> [ARTICLE]:
+ + + + +
Let's now look at the other numbers you might find in a USR statement's brackets. How about X=USR(1536, 100, 20, 3000, PLR1, MEMTOP-10)? These extra numbers are known as 'parameters' to make the point that they are not addresses. They are just ordinary numbers which will be used somewhere in the machine-code routine called by that USR statement. A parameter can be a real number, a variable name or an expression, the only restriction is that it must evaluate to a number between 0 and 65536. It might indicate which joystick the routine should read, or which player to move, or which colour register to use, or where in memory to find some data, or where to store a result - almost anything in fact. It is even possible, by using variable names, to pass the result of an earlier calculation carried out in BASIC, like how much memory there is left at any given time, or where to put an explosion on the screen. A USR statement can contain up to 255 parameters, but you are not likely to encounter more than half a dozen or so.

Discovering what the parameters mean in any given instance is a thankless task unless the programmer has deliberately made it easy for you. Sometimes he or she will have used variable names whose function can be identified from a close inspection of the BASIC listing. Alternatively, there may be a REM statement close by explaining all. If neither of these applies, there is normally no easy way of discovering what the parameters mean, or how the machine code routine uses them. Just type them in and trust the programmer!

Now on to the second part, how USR works. I'll assume that if you are reading this section you know about converting decimal numbers to 2 byte integers and how a LIFO stack operates. If not skip the next couple of paragraphs. Better still, get hold of a decent book on machine code and find out!
+ + + + +
> [EXTRACTED MATERIAL]:
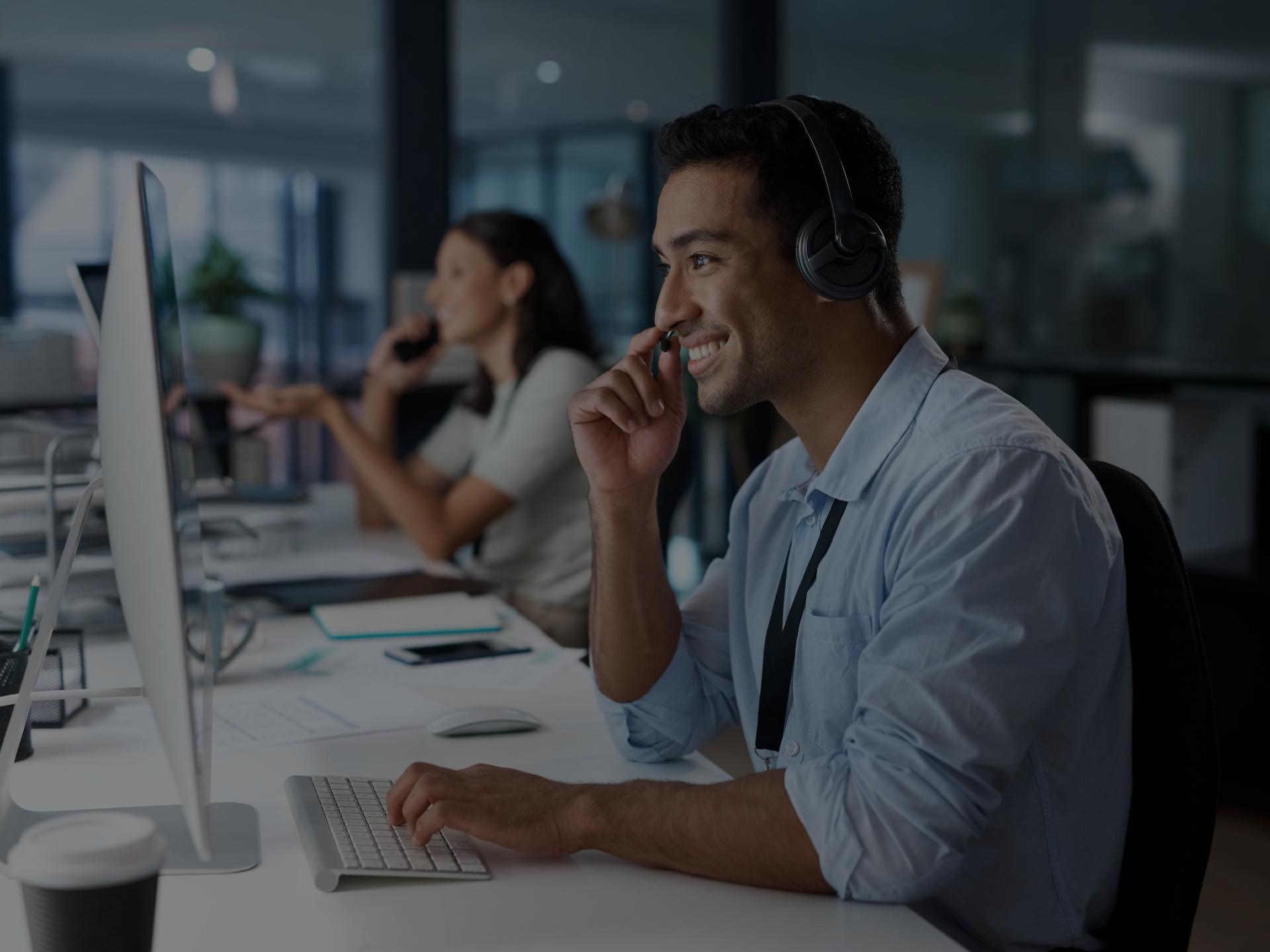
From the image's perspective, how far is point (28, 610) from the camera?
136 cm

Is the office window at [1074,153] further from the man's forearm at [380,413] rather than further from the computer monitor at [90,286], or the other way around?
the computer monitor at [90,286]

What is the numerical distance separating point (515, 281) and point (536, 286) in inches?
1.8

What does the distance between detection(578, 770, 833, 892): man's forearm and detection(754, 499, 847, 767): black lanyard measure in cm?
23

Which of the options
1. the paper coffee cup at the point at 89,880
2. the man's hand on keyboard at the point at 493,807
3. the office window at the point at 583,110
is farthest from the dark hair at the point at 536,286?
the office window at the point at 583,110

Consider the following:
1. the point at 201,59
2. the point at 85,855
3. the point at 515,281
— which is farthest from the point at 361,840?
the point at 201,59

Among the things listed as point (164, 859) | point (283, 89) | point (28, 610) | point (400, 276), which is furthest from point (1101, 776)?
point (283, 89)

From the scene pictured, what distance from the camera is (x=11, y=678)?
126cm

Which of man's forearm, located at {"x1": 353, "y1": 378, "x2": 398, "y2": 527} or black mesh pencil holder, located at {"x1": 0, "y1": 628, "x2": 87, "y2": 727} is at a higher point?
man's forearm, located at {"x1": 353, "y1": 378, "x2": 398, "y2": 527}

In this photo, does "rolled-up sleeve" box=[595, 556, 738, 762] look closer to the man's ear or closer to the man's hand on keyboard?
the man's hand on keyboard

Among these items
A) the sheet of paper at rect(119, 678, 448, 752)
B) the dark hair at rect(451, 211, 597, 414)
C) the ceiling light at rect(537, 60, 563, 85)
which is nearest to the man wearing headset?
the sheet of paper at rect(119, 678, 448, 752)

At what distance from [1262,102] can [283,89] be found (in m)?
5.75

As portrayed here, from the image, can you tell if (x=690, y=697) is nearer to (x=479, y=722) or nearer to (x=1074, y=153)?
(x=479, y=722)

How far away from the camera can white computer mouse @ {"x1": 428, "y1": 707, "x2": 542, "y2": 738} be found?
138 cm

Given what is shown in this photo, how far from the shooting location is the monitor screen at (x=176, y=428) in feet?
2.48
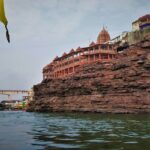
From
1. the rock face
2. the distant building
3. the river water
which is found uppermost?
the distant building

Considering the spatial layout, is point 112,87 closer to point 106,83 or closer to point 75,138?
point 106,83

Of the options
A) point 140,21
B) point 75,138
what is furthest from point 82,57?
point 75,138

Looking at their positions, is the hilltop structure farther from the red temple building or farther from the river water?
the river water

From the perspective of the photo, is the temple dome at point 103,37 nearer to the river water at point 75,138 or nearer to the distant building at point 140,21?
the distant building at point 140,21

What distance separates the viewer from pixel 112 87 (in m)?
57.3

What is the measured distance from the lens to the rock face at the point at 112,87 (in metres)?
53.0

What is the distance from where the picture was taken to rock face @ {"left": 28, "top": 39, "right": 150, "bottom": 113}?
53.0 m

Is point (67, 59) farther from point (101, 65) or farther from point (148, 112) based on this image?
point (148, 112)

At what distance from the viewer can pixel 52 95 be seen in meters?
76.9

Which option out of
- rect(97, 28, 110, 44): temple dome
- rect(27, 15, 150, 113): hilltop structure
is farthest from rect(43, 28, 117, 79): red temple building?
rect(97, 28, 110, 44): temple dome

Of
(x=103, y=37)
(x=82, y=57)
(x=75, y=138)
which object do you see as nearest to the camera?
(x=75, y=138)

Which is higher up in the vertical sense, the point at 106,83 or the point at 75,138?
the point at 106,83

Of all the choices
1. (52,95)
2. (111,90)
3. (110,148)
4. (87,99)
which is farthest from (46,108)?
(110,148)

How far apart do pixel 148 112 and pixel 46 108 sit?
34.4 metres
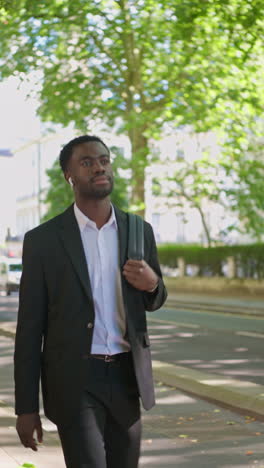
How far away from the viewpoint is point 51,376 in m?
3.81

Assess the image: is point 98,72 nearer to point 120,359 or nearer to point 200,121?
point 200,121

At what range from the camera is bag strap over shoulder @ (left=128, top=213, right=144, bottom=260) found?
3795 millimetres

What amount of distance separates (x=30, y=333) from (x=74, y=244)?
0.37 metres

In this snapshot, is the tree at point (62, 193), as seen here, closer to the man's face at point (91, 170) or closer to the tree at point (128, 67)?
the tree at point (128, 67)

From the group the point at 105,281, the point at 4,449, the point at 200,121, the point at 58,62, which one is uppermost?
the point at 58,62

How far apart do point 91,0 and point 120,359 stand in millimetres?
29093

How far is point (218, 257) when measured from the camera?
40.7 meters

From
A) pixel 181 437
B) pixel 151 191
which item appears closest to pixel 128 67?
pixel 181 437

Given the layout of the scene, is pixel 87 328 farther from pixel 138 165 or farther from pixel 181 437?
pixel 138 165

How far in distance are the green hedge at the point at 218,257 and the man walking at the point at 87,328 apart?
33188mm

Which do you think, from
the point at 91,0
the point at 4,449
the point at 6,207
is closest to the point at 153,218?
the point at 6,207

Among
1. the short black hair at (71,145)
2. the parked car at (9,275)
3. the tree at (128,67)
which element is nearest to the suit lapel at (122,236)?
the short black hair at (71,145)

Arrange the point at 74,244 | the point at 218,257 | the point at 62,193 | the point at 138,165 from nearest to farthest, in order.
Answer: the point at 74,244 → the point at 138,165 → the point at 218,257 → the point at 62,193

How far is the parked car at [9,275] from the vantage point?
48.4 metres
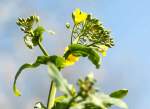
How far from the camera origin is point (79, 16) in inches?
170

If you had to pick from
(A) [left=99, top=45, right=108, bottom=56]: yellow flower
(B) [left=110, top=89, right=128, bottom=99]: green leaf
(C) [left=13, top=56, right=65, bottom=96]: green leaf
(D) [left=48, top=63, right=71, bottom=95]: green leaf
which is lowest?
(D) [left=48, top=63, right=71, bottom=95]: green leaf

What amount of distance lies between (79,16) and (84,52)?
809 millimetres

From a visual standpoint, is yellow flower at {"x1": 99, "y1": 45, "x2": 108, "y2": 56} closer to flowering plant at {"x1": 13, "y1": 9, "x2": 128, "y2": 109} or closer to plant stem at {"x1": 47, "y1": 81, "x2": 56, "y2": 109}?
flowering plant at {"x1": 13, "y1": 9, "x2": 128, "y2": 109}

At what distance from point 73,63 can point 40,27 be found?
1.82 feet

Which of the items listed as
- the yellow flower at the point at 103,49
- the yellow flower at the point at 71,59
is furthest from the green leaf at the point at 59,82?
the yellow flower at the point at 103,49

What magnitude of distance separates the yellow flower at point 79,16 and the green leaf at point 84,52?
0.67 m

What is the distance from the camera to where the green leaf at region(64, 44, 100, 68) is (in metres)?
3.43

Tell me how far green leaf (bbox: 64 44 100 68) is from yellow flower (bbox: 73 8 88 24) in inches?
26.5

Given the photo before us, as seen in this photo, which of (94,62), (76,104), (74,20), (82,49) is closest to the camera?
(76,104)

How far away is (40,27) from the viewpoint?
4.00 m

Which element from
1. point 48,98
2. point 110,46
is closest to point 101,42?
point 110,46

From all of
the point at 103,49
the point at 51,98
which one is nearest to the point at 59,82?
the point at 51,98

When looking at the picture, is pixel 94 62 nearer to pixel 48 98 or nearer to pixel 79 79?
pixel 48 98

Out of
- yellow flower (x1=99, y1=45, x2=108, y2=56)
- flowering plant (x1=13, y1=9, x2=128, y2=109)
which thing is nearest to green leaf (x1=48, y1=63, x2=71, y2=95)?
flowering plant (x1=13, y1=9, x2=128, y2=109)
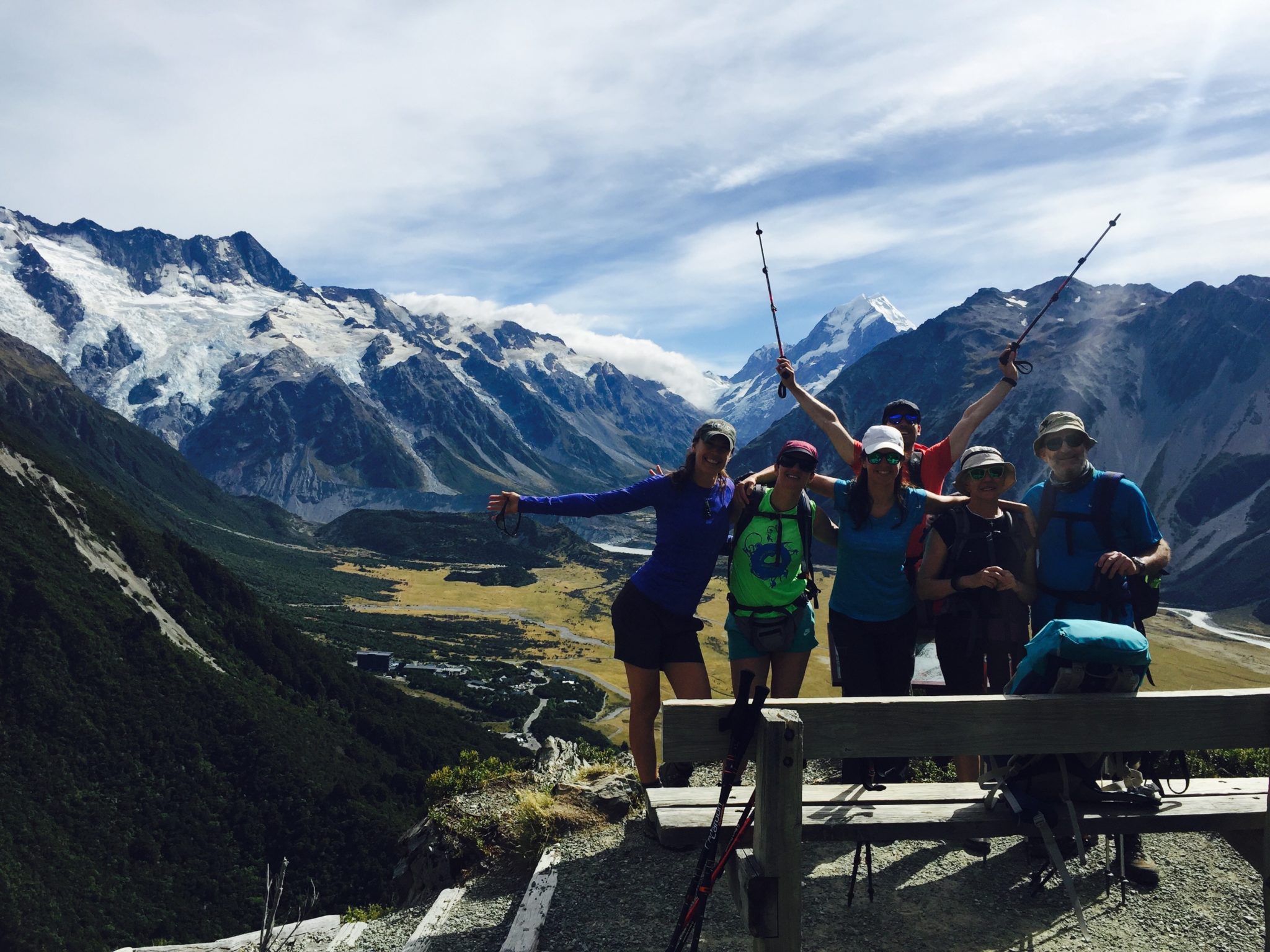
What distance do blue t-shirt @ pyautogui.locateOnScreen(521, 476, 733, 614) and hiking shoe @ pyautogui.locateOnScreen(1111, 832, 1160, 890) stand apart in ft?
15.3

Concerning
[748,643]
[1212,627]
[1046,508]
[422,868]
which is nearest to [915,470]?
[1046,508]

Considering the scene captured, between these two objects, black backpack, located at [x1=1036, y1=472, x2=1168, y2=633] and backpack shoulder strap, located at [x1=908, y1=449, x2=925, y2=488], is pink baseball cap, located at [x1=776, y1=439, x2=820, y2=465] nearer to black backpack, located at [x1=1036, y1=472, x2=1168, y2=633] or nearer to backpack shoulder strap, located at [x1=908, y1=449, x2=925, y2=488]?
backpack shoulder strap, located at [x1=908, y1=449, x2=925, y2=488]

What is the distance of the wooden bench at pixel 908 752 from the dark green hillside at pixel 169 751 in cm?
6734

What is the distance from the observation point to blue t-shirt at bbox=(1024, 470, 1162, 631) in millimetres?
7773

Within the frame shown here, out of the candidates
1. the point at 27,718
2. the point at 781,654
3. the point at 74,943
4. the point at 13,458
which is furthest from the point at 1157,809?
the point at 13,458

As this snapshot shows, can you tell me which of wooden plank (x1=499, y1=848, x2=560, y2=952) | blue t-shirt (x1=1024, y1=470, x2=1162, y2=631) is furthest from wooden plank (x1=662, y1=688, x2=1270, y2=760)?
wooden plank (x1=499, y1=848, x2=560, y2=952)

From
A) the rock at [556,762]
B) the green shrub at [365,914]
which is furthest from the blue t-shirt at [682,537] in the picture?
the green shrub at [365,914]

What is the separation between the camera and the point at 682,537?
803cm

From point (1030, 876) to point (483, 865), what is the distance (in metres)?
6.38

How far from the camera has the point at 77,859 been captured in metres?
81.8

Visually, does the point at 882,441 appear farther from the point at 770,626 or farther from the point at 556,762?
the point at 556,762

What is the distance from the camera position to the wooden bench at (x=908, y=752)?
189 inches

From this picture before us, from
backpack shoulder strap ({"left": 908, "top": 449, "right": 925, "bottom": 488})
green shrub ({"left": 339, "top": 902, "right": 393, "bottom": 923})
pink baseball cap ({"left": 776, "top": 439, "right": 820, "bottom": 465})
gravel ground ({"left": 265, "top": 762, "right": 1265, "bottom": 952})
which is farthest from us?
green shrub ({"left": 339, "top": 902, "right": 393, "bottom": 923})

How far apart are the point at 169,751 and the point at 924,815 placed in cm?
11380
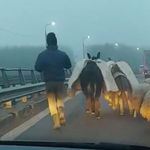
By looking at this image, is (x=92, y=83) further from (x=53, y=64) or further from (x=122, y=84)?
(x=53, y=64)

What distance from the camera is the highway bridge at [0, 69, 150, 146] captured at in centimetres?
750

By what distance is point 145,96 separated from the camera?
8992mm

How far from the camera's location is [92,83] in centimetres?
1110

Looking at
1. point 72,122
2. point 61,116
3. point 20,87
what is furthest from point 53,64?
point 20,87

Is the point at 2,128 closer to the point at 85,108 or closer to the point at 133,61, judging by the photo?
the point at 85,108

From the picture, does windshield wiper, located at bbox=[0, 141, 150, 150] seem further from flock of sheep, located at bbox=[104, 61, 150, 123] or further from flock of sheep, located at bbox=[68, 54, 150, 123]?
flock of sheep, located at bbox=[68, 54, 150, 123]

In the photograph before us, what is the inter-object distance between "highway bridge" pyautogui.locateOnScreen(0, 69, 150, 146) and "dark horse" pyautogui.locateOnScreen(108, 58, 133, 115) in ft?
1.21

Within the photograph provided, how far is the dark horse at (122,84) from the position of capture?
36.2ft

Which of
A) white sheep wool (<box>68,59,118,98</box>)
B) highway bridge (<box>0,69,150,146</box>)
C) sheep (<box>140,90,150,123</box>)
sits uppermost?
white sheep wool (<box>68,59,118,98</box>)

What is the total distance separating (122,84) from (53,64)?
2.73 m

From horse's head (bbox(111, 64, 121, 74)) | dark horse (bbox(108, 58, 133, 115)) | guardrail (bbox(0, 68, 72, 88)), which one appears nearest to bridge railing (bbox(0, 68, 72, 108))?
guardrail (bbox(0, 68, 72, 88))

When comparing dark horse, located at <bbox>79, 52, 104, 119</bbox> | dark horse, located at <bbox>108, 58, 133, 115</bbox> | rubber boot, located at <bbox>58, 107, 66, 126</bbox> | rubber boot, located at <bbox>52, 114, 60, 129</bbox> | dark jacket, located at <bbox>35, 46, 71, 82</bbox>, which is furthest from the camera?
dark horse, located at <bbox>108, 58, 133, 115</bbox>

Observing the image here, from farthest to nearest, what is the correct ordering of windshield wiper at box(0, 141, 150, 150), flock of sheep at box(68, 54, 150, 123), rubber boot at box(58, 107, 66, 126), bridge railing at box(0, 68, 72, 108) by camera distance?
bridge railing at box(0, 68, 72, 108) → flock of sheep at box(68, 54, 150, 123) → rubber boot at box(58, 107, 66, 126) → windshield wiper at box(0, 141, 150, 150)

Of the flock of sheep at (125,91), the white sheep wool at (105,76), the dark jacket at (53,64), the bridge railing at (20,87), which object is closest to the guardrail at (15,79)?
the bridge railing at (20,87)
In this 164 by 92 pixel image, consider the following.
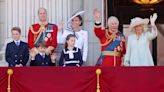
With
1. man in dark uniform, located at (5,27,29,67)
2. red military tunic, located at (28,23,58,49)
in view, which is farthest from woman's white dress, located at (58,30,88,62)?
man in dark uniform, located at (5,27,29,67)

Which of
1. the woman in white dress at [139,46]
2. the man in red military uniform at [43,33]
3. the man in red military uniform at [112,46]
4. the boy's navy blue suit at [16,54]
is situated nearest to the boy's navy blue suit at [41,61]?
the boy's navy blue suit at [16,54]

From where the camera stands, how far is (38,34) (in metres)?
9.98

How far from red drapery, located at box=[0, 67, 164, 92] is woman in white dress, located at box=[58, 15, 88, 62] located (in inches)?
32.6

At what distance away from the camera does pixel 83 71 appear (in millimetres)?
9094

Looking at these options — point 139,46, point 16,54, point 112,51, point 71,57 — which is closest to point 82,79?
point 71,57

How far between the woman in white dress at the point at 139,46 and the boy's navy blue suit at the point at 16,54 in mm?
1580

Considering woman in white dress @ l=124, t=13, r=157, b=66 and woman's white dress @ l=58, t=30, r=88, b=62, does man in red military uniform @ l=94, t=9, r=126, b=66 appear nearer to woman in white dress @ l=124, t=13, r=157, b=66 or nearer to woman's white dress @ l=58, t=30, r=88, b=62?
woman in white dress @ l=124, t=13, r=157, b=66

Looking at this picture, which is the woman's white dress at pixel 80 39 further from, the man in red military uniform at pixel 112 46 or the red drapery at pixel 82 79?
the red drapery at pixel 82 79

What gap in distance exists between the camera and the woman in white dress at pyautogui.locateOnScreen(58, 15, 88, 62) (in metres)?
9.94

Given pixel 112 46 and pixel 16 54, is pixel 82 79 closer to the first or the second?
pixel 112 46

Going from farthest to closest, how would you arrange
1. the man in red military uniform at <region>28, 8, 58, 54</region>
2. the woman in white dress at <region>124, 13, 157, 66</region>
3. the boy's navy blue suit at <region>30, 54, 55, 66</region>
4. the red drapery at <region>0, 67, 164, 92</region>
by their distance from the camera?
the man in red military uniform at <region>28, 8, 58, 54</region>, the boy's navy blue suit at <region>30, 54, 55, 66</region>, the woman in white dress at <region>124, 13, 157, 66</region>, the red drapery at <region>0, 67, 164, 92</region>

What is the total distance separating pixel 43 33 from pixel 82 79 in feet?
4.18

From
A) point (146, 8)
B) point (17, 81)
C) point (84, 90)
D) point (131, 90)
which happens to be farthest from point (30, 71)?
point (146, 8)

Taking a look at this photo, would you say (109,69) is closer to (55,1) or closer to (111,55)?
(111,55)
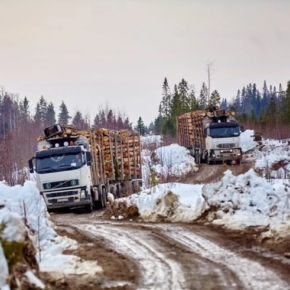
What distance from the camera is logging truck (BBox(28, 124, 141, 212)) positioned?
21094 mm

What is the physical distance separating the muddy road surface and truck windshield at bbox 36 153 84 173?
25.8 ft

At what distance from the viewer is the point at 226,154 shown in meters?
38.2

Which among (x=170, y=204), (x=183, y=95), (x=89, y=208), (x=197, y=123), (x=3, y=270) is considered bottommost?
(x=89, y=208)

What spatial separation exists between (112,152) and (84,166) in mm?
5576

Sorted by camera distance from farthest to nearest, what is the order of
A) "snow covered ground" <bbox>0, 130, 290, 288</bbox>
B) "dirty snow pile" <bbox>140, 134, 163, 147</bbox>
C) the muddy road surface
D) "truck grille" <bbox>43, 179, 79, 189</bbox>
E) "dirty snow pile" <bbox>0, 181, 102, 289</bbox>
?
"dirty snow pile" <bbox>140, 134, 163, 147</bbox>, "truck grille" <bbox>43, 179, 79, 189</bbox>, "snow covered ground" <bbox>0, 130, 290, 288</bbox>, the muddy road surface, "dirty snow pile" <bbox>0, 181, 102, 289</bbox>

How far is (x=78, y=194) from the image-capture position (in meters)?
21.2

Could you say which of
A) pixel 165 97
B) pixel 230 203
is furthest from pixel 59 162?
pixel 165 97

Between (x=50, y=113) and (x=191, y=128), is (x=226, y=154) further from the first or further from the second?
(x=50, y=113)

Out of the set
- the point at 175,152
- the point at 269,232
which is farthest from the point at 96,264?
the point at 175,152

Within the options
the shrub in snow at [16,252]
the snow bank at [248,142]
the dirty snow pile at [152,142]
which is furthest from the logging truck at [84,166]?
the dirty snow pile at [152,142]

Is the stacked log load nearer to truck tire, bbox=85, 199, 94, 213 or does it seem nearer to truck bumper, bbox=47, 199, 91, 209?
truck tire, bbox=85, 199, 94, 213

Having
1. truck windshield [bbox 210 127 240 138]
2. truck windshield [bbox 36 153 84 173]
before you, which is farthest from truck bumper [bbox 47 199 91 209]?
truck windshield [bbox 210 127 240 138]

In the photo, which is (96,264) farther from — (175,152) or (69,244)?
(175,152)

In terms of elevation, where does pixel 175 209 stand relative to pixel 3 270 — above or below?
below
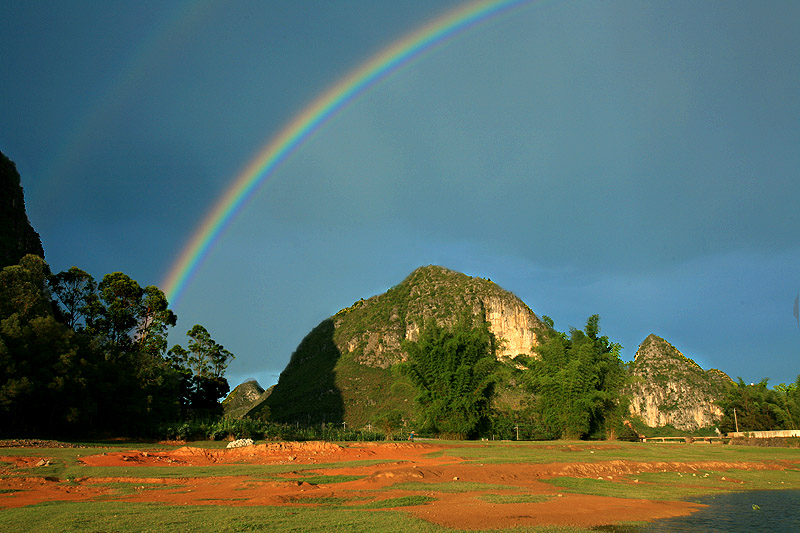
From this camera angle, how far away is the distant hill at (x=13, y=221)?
+ + + + +
> [WHAT IS ASKED]:
1 - From the passage on USR statements, return the part starting with "Now on to the" and going on through "and find out!", word for word.
2 - Answer these from the passage on USR statements:
(a) What is the largest number of parameters a USR statement can contain?
(b) Besides variable names, what kind of statement might sit close by and explain the parameters?
(c) What two things does the writer assume readers of the second part already know?
3 - Continue the passage on USR statements from its last sentence.

> [WRITTEN ANSWERS]:
1 -
Now on to the second part, how USR works. I'll assume that if you are reading this section you know about converting decimal numbers to 2 byte integers and how a LIFO stack operates. If not skip the next couple of paragraphs. Better still, get hold of a decent book on machine code and find out!

2 -
(a) 255
(b) A REM statement
(c) Converting decimal numbers to 2 byte integers, and how a LIFO stack operates

3 -
When a USR call is made, the following things happen:

a) The processor notes where it is in the BASIC program, and pushes this location onto the stack for later use as a return address.

b) Any parameters passed are converted into 2 byte integers and pushed onto the stack, low byte first.

c) A one-byte value containing the number of parameters passed (even if it is 0) is pushed onto the stack.

d) the machine code routine is executed.

e) On encountering the final RTS instruction, the top two bytes are pulled off the stack and used as the return address. All being well, this transfers control back to BASIC, at the next statement after the USR call.

Note that I say 'all being well'. A number of things can go wrong if we're not careful. First of all, there is that byte mentioned at c), sitting on top of the stack ready to foul things up. Unless we get rid of it, the processor will think it is part of the return address and, when the final RTS is encountered, will bounce off into the lower reaches of operating system RAM instead of returning to BASIC. Consequently it is a good idea to do a PLA right at the start of your routine to be sure you don't forget it. For exactly the same reason, all parameters have to be pulled off the stack before the final RTS. They can be left there until you need them in your routine of course, but newcomers to machine-code programming may find it safer to retrieve them at the start of the routine. They can always be stored in a less critical location until you need them.

Remember that all parameters are converted into 2 byte integers, even if their value could be contained in a single byte, so to retrieve a one byte parameter, you have to do two PLAs and discard the high byte. Also, don't forget that parameters come back off the stack with their high byte first. This can be a bit confusing if you are used to the conventional 'low/high' order of storing 2 byte numbers. Lastly, do make sure that your routine ends with an RTS. I know this sounds obvious, but it is easy to forget, especially if the routine uses a lot of JSRs (e.g. accessing ROM routines).

On now to the third section, where we get down to some practical examples. Here is the simplest machine code routine I can think of

PLA     ;Get rid of the number of parameters byte

LDA 20

STA 710 ;Store 20 in the address controlling screen colour

RTS     ;Return to BASIC

In decimal form, this routine translates to 104,169,20,141,198,2,96. Before we can do a USR call though, these numbers have to be put into some safe area of memory. Let's use address 1536 onwards. Here is my favourite way of loading machine code subroutines into RAM, though it is not necessarily the best.

10 X=0:RESTORE 40

20 READ D:IF D=-1 THEN 100

30 POKE 1536+X,D:X=X+1:GOTO 20

40 DATA 104,169,20,141,198,2,96,-1

100 X=USR(1536)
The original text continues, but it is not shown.